Qualifizierte Fachkräfte in einer Praxis, einem Ärztenetz oder in einer Krankenkasse müssen als Case Manager im Rahmen der Delegation den individuellen Unterstützungsbedarf der Patientinnen und Patienten koordinieren und sie zielgerichtet an andere Leistungserbringer weiterleiten dürfen. Hierzu ist eine enge Abstimmung unter ärztlichen und nichtärztlichen Leistungserbringern notwendig.
Die so genannten U- und J-Untersuchungen zur Früherkennung von Krankheiten zählen zu den wichtigsten gesundheitlichen Präventionsmaßnahmen im Kindes- und Jugendalter. Aufgrund der Regelmäßigkeit und der hohen Teilnahmebereitschaft bieten diese Untersuchungen einen guten Ansatzpunkt für Präventionsmaßnahmen.
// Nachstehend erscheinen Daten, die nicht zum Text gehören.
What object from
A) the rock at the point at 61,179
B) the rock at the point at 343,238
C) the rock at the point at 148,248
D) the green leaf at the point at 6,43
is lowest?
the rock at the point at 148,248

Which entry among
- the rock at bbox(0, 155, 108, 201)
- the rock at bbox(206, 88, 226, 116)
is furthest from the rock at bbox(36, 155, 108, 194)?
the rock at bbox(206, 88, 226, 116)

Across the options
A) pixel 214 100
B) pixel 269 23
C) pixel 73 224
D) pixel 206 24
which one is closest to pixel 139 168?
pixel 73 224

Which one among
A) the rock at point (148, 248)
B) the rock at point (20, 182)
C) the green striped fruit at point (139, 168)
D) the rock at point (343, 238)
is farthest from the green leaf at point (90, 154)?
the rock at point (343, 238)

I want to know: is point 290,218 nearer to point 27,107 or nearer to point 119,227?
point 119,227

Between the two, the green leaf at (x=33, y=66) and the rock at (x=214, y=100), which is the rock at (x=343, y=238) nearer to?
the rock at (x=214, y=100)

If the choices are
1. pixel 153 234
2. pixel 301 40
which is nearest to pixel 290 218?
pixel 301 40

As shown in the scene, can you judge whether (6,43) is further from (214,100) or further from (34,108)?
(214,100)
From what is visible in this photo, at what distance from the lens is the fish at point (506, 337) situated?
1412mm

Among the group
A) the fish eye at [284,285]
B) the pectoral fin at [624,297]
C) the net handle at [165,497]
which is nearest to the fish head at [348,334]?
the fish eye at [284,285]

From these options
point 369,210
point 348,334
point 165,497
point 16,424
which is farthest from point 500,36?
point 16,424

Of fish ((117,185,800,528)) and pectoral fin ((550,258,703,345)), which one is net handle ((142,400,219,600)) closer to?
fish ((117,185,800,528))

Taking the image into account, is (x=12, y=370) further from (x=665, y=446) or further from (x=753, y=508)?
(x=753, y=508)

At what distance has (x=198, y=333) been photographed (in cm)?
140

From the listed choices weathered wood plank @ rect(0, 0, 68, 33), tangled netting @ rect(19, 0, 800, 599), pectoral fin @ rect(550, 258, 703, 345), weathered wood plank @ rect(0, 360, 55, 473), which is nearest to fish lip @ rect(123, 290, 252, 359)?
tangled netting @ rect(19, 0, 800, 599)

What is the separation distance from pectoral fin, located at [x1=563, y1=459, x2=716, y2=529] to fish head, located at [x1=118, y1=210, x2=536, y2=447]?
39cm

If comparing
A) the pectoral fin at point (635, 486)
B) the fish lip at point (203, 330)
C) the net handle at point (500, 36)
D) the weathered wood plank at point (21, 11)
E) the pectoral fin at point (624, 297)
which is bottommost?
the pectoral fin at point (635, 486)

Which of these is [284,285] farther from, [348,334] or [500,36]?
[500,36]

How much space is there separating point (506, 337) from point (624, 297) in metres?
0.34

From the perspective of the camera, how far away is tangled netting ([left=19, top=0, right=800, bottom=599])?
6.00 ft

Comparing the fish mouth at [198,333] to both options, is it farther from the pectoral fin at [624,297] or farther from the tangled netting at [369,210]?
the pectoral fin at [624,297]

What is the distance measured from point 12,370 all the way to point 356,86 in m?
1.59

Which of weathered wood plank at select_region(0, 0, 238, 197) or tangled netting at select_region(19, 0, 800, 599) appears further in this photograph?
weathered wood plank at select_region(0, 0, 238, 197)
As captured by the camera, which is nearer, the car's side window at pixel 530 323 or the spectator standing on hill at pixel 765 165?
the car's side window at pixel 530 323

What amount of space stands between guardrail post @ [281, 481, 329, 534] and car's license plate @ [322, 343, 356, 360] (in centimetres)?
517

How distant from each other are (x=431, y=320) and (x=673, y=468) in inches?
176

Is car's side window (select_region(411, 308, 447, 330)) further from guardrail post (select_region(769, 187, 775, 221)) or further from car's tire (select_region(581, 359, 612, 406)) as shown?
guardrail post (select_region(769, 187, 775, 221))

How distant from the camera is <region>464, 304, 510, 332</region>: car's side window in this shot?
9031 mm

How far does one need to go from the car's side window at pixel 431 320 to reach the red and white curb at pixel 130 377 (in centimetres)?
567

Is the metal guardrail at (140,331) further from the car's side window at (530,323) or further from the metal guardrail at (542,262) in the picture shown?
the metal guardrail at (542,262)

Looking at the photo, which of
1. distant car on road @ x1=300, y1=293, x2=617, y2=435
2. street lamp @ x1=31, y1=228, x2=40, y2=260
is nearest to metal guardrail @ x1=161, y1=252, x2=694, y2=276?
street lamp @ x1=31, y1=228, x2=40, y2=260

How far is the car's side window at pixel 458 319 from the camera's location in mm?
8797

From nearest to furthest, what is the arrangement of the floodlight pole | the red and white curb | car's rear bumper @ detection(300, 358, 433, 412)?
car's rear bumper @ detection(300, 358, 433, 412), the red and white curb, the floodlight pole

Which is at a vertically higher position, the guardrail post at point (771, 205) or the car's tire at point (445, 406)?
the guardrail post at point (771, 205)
Um gesundheitlich gefährdete Kinder und Jugendliche frühzeitig zu erreichen, sollten Ärztinnen und Ärzte zur Ausstellung eines Präventionsrezeptes verpflichtet werden, wenn sie gesundheitliche Auffälligkeiten feststellen. Die Krankenkassen können dann die Betroffenen zielgerichtet unterstützen.
Gesundheitskompetenz muss schon im Kindesalter erlernt werden. Deshalb ist es sinnvoll, das Thema verbindlich in den Schullehrplänen zu verankern. Die Verpflegung in Kita und Schule trägt wesentlich zur Gesamtenergie- und Nährstoffaufnahme von Kindern und Jugendlichen bei. Das gemeinsame Essen in Kita und Schule bietet eine gute Gelegenheit, ein gesundes Essverhalten zu erlernen und damit Übergewicht oder Mangelernährung sowie möglichen Folge- und Begleiterkrankungen vorzubeugen. Dazu gehört auch, verpflichtende Standards für eine gesunde Kita- und Schulverpflegung zu etablieren.
Mit der deutschlandweit größten Ernährungsinitiative für Kinder „Ich kann kochen!“, fördert die Barmer in Kooperation mit der Sarah Wiener Stiftung seit 2016 das Thema gesunde Ernährung bei Kindern.
Mit der Einrichtung eines digitalen Krebs-Früherkennungspasses kann ein niedrigschwelliges Angebot für gesetzlich Versicherte geschaffen werden, verstärkt Maßnahmen der Krebsvorsorge und -früherkennung in Anspruch zu nehmen. Perspektivisch sollten auch von der Ständigen Impfkommission empfohlene Impfungen in den Früherkennungspass einbezogen werden.
Bei der Nutzung des digitalen Früherkennungspasses würden die Versicherten mittels einer App ihrer Krankenkasse an Krebsvorsorge- und Früherkennungsuntersuchungen erinnert werden und Einladungen zu den anstehenden Untersuchungen erhalten. Wichtig ist dabei die Verknüpfung mit der elektronischen Patientenakte. Nehmen Versicherte die gesetzlichen Vorsorge- und Früherkennungsuntersuchungen regelmäßig wahr, könnte dies zudem durch einen Bonus honoriert werden.